The task: Set down the data again word for word. Skip any pictures.

Data provided:
::::::::
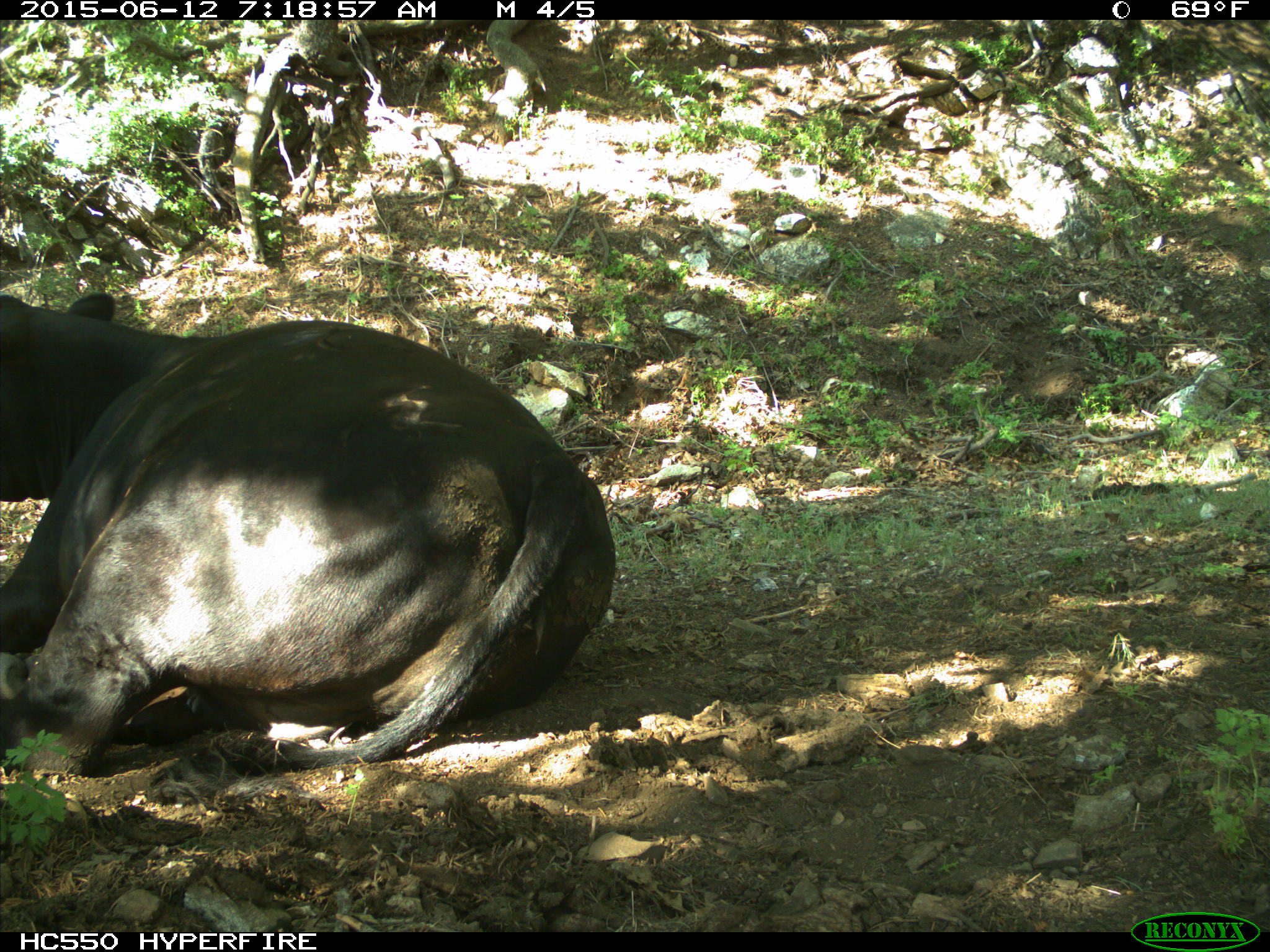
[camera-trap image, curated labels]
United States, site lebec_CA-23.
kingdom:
::::::::
Answer below:
[camera-trap image, curated labels]
United States, site lebec_CA-23.
kingdom:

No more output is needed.